## START Text segment

Optical fibers are covered with a tensile strength member and a cover. The optical fibers exposed from the tensile strength member are connected to the MT ferrule. The optical cables are fixedly mounted to the housing where the tensile strength member provides coverage. The tensile strength member is made of aramid fibers or the like. The cover expands and contracts in response to changes in the ambient temperature. Contraction of the cover causes the exposed portion of optical fibers to be elongated, so that the optical fibers may be bent or broken at this portion and may cause optical loss.
It may thus be desired to provide a connection support for preventing exposed optical fibers from being bent or broken.

[Patent Document 1] Japanese Patent Application Publication No. 2015-23143

[Patent Document 2] Japanese Patent Application Publication No. 2010-20162

[Patent Document 3] Japanese Utility Model Publication No. H5-32802

SUMMARY OF THE INVENTION

A connection support includes a support body, a cable connecting part provided at one end of the support body in a longitudinal direction thereof and configured to be mounted to an optical cable, and a ferrule connecting part provided at another end of the support body in the longitudinal direction thereof and configured to be mounted to a ferrule, wherein the cable connecting part clamps a sleeve covering the optical cable so as to be mounted to the optical cable, and the ferrule connecting part has a contact portion placed in contact with the ferrule.

## END Text segment
## START Supplied material

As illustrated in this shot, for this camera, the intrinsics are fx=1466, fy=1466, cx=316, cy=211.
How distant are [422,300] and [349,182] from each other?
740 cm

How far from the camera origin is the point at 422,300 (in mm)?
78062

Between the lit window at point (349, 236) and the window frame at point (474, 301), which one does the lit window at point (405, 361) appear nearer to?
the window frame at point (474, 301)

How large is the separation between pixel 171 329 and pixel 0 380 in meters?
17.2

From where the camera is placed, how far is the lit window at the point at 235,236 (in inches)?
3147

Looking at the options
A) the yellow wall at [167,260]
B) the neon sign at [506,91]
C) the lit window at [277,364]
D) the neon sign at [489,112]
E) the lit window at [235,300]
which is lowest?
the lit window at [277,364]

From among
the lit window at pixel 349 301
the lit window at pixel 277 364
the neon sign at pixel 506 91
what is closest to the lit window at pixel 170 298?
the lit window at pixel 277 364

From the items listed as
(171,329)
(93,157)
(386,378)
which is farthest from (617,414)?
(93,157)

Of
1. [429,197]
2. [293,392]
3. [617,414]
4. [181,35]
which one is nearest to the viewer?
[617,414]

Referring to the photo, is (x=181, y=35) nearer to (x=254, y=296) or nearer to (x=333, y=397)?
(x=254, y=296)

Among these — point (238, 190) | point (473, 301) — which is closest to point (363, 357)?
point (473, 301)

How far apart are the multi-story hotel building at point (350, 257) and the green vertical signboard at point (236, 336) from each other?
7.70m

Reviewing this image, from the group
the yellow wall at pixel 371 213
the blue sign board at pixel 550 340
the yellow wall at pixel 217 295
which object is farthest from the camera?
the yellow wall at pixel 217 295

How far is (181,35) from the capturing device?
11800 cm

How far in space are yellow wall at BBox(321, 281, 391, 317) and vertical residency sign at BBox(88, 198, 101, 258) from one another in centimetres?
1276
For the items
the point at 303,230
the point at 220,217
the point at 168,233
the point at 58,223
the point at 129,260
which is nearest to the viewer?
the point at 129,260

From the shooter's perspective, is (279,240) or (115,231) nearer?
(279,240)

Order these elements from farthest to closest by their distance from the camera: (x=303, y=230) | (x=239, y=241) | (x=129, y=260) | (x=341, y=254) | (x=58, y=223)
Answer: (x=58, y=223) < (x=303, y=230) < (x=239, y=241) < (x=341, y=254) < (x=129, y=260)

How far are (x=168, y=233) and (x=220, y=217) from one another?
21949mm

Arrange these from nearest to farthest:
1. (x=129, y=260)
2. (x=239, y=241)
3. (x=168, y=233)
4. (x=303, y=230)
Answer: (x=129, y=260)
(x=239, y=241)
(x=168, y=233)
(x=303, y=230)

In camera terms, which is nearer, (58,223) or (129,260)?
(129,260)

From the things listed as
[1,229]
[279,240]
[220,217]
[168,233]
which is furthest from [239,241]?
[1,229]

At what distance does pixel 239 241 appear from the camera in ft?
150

## END Supplied material

* Problems to work on:
- A) According to the passage on optical fiber connection supports, what is the tensile strength member made of?
- B) Copy the entries from the line with "In camera terms, which" through the last line of the entries, swapping "camera" for "viewer" and leaving everything else unchanged.

* Answers to the problems:
- A) Aramid fibers or the like.

- B)
In viewer terms, which is nearer, (58,223) or (129,260)?
(129,260)

From the things listed as
[1,229]
[279,240]
[220,217]
[168,233]
which is furthest from [239,241]?
[1,229]

At what distance does pixel 239 241 appear from the viewer in ft?
150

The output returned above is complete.